§ **Short problem**
Arrange the lines of the data from the line containing "Out of the point" through the line containing "Answer: pixel 156", inclusive, as a numbered list with the blank lines omitted. Leave the pictures out of the answer.

──────── Material for this exercise ────────

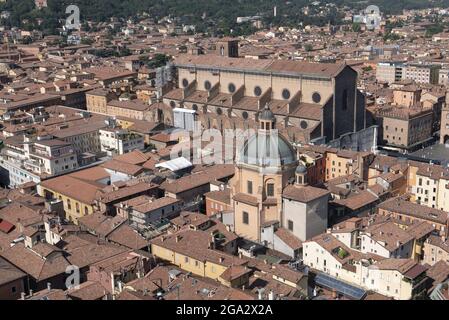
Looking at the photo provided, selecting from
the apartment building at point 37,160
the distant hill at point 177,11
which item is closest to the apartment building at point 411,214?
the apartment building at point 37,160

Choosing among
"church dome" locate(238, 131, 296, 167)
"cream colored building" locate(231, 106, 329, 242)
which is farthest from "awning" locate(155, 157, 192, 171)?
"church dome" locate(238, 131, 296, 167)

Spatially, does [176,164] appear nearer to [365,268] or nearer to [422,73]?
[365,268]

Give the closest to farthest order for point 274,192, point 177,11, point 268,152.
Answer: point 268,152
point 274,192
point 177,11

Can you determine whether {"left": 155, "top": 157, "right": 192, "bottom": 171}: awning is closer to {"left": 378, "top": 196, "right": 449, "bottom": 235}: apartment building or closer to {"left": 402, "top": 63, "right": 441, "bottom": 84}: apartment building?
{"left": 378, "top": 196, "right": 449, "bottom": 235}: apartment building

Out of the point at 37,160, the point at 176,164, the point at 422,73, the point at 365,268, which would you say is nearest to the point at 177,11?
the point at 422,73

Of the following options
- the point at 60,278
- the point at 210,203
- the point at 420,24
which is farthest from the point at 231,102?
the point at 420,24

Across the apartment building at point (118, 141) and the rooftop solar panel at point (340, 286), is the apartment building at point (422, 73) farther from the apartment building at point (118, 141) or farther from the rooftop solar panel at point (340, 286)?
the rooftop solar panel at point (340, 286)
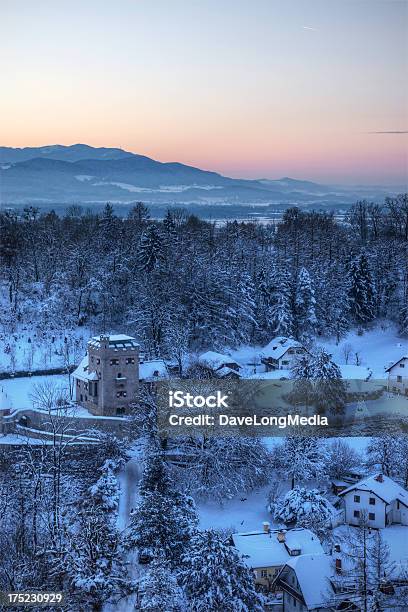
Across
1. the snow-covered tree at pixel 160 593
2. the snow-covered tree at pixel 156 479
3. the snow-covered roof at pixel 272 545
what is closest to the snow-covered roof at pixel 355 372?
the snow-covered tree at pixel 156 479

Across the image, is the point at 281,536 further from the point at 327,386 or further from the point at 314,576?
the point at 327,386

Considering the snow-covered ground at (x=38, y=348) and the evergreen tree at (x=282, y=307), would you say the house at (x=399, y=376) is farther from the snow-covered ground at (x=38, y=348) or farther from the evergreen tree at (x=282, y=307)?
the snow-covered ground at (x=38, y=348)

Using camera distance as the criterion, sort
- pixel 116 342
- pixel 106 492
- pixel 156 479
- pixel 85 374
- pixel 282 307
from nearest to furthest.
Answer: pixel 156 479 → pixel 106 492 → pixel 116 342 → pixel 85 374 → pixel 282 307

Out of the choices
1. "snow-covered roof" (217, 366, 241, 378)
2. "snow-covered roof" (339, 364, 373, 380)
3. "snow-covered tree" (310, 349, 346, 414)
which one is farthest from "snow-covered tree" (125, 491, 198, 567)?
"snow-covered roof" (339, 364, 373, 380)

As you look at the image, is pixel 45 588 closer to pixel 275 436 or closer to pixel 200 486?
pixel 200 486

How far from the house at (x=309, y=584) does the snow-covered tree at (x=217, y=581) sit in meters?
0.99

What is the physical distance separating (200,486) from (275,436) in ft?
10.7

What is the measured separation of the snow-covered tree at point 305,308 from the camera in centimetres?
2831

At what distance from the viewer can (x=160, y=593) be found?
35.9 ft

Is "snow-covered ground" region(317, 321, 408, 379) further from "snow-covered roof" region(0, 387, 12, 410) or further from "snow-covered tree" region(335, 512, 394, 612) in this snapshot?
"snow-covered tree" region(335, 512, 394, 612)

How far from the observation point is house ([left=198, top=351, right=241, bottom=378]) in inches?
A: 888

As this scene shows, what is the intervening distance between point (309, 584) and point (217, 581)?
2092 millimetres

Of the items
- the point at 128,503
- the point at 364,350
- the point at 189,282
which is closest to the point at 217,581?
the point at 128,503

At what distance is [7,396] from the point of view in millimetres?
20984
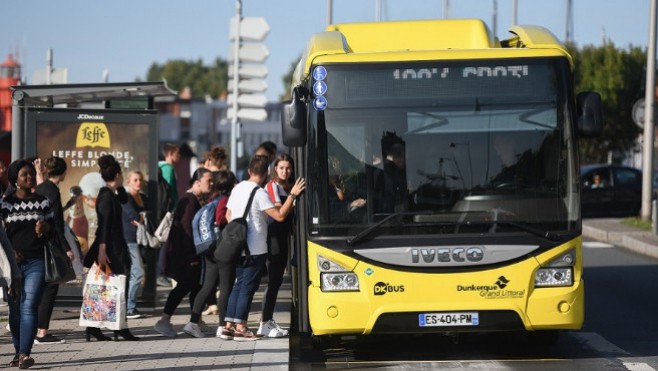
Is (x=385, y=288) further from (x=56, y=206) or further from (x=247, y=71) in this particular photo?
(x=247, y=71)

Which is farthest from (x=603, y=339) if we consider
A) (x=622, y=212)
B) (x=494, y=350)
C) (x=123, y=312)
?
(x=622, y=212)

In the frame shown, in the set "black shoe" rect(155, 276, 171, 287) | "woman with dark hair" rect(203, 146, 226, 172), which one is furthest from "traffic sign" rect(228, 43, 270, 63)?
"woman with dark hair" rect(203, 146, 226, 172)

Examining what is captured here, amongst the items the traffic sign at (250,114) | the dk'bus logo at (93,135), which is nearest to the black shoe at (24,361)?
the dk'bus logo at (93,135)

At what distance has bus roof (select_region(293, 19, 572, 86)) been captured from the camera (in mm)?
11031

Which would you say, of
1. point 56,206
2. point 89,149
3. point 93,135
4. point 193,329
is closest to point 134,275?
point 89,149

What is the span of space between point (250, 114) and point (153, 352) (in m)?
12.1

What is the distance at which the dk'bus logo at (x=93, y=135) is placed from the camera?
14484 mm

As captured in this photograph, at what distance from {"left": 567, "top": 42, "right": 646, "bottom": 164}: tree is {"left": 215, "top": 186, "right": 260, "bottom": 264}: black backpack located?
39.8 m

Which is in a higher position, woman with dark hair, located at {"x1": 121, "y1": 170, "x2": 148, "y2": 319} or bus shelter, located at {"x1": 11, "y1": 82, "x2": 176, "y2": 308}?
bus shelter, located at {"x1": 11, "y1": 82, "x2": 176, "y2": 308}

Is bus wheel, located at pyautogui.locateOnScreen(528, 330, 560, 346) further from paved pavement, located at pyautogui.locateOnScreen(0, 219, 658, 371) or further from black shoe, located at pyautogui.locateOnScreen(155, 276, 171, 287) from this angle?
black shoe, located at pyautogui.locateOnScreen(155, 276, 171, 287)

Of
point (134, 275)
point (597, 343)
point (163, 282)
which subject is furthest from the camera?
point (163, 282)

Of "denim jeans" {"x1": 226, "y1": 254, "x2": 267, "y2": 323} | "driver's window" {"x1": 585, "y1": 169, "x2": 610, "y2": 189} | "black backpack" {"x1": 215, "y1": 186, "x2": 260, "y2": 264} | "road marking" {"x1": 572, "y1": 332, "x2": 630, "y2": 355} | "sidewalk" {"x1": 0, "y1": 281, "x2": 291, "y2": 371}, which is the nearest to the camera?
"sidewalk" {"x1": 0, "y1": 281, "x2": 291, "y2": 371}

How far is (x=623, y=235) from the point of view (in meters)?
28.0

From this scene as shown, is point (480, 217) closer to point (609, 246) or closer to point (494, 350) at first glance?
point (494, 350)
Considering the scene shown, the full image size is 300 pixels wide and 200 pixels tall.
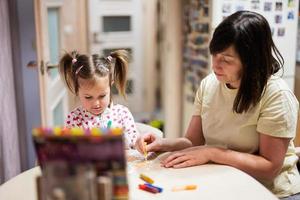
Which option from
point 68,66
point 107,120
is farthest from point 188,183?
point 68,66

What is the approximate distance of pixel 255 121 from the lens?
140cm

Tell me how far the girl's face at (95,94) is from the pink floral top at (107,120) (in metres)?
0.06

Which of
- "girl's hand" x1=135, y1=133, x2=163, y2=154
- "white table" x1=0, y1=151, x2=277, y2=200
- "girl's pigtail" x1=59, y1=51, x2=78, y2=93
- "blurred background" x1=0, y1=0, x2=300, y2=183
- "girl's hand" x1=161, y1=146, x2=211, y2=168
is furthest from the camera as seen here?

────────
──────── Material for this exercise ────────

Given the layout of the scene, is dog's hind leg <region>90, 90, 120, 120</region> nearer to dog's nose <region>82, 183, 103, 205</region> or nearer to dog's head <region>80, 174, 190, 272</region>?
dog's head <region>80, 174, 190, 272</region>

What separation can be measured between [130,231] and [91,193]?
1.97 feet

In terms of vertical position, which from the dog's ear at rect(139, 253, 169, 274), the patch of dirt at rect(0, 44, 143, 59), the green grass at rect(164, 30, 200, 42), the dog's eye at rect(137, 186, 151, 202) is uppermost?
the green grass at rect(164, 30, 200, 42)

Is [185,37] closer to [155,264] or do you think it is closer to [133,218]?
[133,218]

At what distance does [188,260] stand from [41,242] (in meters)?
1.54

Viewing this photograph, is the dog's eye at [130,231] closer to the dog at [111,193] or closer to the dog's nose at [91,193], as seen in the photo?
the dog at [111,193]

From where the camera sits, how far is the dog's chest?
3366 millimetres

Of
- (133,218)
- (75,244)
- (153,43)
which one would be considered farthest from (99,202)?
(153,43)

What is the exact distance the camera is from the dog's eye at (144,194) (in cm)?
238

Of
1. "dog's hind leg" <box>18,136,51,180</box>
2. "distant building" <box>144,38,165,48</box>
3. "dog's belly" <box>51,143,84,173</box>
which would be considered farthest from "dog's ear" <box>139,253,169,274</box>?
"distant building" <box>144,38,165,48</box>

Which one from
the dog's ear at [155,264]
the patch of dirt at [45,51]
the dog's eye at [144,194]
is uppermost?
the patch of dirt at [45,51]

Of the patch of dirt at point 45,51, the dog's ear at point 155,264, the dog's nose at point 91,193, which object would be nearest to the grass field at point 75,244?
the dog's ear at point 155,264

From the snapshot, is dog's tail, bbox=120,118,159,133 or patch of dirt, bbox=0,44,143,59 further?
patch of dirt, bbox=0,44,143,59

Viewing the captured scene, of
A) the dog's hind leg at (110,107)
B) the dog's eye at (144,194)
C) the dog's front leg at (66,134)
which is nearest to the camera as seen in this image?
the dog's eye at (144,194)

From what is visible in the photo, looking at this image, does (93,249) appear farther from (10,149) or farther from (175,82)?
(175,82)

────────
──────── Material for this exercise ────────

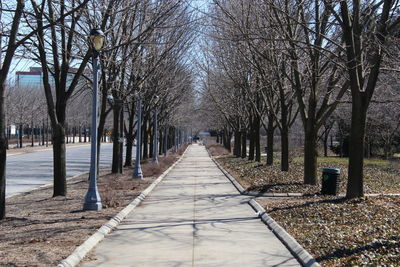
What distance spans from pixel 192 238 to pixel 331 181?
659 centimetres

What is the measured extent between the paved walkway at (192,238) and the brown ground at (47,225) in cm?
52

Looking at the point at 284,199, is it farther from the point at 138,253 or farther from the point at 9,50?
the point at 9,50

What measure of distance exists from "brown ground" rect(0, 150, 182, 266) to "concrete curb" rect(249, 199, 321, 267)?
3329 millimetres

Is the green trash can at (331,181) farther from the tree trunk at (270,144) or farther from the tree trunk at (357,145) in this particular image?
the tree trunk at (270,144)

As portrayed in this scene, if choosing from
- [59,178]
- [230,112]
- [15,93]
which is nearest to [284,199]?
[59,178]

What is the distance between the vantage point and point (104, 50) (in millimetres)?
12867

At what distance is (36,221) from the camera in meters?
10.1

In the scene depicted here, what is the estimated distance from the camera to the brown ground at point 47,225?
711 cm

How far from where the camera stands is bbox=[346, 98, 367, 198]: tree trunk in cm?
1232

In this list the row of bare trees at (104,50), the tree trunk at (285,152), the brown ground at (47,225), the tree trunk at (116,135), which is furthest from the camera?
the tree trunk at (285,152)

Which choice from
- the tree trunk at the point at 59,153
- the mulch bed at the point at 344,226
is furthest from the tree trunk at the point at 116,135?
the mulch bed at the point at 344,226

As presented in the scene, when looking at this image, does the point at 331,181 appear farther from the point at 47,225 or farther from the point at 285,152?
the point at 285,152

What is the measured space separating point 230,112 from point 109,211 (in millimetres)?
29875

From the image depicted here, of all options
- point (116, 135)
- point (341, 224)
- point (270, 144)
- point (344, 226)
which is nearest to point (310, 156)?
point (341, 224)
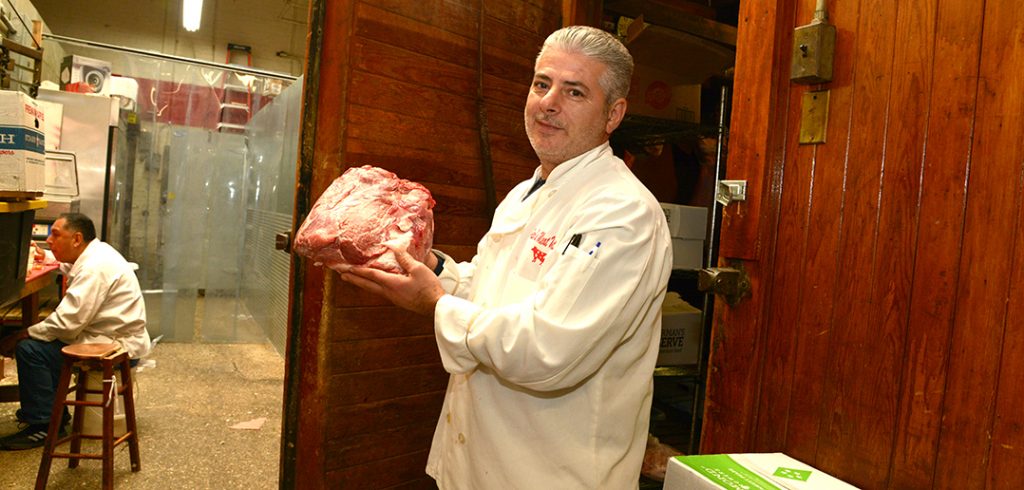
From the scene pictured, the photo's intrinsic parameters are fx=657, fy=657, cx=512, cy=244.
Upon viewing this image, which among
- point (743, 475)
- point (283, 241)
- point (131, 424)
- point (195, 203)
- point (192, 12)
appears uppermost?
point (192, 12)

────────

§ **Finished exercise**
1. Out of the point at 37,160, the point at 176,164, the point at 422,73, the point at 365,268, which would you say is nearest to the point at 177,11?
2. the point at 422,73
3. Of the following options
4. - the point at 60,278
5. - the point at 210,203
6. - the point at 420,24
7. which is farthest from the point at 231,102?
8. the point at 420,24
9. Across the apartment building at point (118, 141) and the rooftop solar panel at point (340, 286), is the apartment building at point (422, 73) farther from the apartment building at point (118, 141) or farther from the rooftop solar panel at point (340, 286)?
10. the rooftop solar panel at point (340, 286)
11. Across
12. 1. the snow-covered tree at pixel 160 593
13. 2. the snow-covered tree at pixel 156 479
14. 3. the snow-covered roof at pixel 272 545
15. what is closest to the snow-covered roof at pixel 355 372?
16. the snow-covered tree at pixel 156 479
17. Across the image, is the point at 281,536 further from the point at 327,386 or further from the point at 314,576?
18. the point at 327,386
19. Considering the snow-covered ground at (x=38, y=348) and the evergreen tree at (x=282, y=307), would you say the house at (x=399, y=376) is farther from the snow-covered ground at (x=38, y=348) or farther from the evergreen tree at (x=282, y=307)?
20. the snow-covered ground at (x=38, y=348)
21. Using camera distance as the criterion, sort
22. - pixel 116 342
23. - pixel 106 492
24. - pixel 156 479
25. - pixel 85 374
26. - pixel 282 307
27. from nearest to furthest.
28. Answer: pixel 156 479 → pixel 106 492 → pixel 116 342 → pixel 85 374 → pixel 282 307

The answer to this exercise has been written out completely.